# Starting clicker training.



## Purley (May 21, 2010)

I am sure there are posts on here, but when I tried searching, it just said there was an error.

Anyway, all I want to know is, when you very first start clicker training, I have heard that you don't actually train, you click and give a treat, click and give a treat.

If this is correct, I'd like to know how much you do that -- I mean do you do it 5 times, 10 times, 100 times? Do you have more than one session just clicking and treating. 

I want to start with Lucy before we go to her beginners class on September 21st. She will walk willingly on the leash now so long as she is walking with one of my other dogs. But she tends to dig her heels in if I try to walk her by herself. I thought I would try the clicker, but wasn't sure how to start.

I have tried what someone suggested - just getting her on pavement and walking, but I really don't like just dragging her along with her feet not moving.

Should I get the walking on the leash down - BEFORE I try the clicker?

Any tips??


----------



## fjm (Jun 4, 2010)

I love clicker training - and my dogs love it even more! "Charging" the clicker - ensuring the dog understands that the click means a treat is on its way - should not take long with a dog as intelligent as a poodle. As soon as Lucy looks for the treat when she hears the click, she has got the message and you are on your way. Start with easy things - like Sit or Down, and then you should be able to move on quickly to click and treating for walking with you, etc. It is a brilliant way of "explaining" to the dog what exactly you want them to do - they think they are training you, which makes it fun and rewarding for them!

> [What to work on]:
A. According to the clicker training thread, what sign shows that Lucy has understood the clicker?
B. Repeat the part of the clicker training thread starting with "I am sure there" and going on through "give a treat.".
Nothing in the entries is needed here.

> [Provided material]:
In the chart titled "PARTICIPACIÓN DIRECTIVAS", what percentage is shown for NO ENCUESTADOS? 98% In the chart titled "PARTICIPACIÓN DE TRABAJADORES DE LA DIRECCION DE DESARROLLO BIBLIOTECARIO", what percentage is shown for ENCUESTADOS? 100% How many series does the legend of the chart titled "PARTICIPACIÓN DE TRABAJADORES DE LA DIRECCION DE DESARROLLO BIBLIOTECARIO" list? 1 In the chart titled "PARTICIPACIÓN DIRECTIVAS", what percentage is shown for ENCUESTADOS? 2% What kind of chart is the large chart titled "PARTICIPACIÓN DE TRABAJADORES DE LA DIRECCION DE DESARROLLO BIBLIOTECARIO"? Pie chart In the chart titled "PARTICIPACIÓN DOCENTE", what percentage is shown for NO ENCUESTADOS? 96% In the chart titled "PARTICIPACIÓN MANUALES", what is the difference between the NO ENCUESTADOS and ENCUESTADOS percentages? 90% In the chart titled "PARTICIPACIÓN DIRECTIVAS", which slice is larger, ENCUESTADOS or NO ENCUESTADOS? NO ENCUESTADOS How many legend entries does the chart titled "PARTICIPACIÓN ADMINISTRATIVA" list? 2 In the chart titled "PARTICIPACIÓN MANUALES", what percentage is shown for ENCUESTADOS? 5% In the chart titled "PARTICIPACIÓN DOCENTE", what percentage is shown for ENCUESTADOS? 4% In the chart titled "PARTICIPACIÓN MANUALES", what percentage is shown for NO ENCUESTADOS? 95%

...

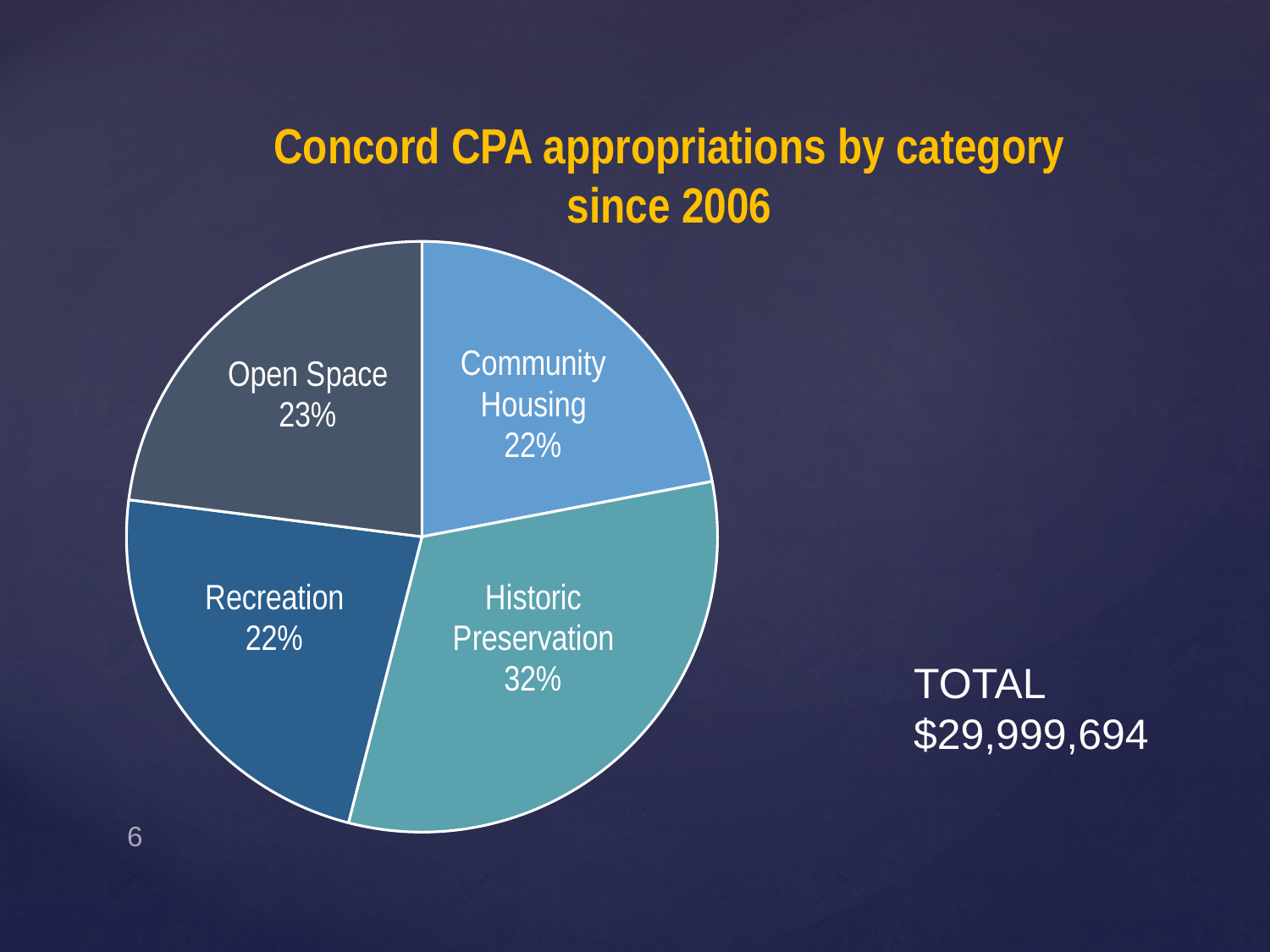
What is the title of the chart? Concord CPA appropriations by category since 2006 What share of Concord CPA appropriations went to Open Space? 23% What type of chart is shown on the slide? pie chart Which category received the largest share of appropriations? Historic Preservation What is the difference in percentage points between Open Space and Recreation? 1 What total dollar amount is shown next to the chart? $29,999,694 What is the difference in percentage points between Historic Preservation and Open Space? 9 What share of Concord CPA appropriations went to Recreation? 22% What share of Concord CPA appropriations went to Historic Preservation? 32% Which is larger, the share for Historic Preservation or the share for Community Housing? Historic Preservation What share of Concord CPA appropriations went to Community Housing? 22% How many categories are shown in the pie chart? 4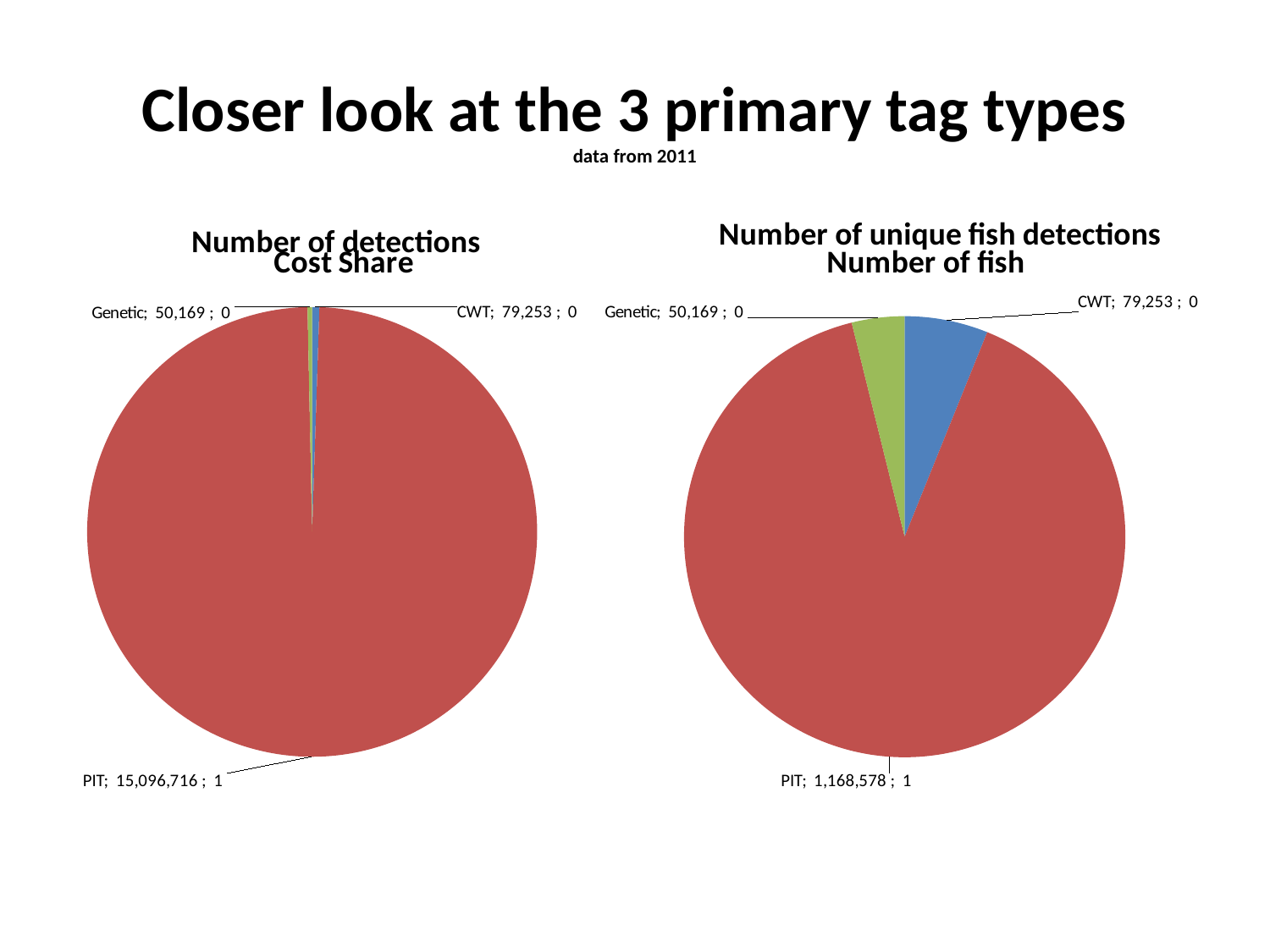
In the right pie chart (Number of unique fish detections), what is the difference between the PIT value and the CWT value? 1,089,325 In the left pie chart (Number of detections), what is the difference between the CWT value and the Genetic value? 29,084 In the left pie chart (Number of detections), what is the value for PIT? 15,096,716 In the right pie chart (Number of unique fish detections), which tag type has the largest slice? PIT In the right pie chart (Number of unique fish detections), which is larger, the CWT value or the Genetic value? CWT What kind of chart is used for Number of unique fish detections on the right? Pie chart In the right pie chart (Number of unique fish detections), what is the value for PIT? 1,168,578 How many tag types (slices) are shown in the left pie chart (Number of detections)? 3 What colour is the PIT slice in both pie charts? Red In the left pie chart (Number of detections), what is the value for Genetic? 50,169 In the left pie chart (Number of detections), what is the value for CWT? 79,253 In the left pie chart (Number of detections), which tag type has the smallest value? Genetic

> [Set of answers]:
A. She looks for the treat when she hears the click.

B.
I am sure there are posts on here, but when I tried searching, it just said there was an error.

Anyway, all I want to know is, when you very first start clicker training, I have heard that you don't actually train, you click and give a treat, click and give a treat.